→ **Instructions to follow**
In the data, find each line where the word "United" appears and list that line.
[Source information Boundary: Start]
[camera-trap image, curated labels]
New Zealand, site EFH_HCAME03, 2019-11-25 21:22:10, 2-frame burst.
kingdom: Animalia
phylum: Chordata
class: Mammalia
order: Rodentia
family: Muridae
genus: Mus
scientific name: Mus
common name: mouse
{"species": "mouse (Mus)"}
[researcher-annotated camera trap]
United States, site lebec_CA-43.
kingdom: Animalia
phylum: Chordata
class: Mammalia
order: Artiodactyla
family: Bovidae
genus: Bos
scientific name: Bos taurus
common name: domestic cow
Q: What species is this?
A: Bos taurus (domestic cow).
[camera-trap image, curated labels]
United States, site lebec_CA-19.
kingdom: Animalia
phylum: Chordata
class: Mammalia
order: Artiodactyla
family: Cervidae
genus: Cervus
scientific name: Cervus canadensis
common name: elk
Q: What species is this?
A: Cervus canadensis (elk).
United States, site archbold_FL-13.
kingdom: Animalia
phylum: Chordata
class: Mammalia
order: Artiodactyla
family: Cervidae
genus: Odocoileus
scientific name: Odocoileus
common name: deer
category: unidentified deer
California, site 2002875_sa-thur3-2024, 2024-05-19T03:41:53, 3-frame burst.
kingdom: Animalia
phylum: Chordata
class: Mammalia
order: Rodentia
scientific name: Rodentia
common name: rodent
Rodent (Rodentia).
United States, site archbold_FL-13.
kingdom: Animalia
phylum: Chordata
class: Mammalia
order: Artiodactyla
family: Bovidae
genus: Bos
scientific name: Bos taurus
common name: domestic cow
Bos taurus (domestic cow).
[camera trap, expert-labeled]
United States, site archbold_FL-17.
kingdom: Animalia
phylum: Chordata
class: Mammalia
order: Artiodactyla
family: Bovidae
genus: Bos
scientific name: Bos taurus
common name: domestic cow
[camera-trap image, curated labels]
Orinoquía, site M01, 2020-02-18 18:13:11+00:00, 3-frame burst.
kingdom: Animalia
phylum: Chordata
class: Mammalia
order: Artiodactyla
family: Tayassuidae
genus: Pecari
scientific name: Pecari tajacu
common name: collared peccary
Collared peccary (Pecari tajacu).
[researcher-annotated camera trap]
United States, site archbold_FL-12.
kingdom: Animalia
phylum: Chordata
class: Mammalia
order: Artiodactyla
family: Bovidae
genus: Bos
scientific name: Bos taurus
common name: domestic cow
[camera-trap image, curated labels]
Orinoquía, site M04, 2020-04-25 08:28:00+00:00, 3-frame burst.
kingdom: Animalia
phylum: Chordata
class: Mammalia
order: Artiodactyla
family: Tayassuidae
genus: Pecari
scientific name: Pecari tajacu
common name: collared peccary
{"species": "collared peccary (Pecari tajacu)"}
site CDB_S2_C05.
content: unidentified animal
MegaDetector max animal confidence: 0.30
[Source information Boundary: End]
→ **Reply**
United States, site lebec_CA-43.
United States, site lebec_CA-19.
United States, site archbold_FL-13.
United States, site archbold_FL-13.
United States, site archbold_FL-17.
United States, site archbold_FL-12.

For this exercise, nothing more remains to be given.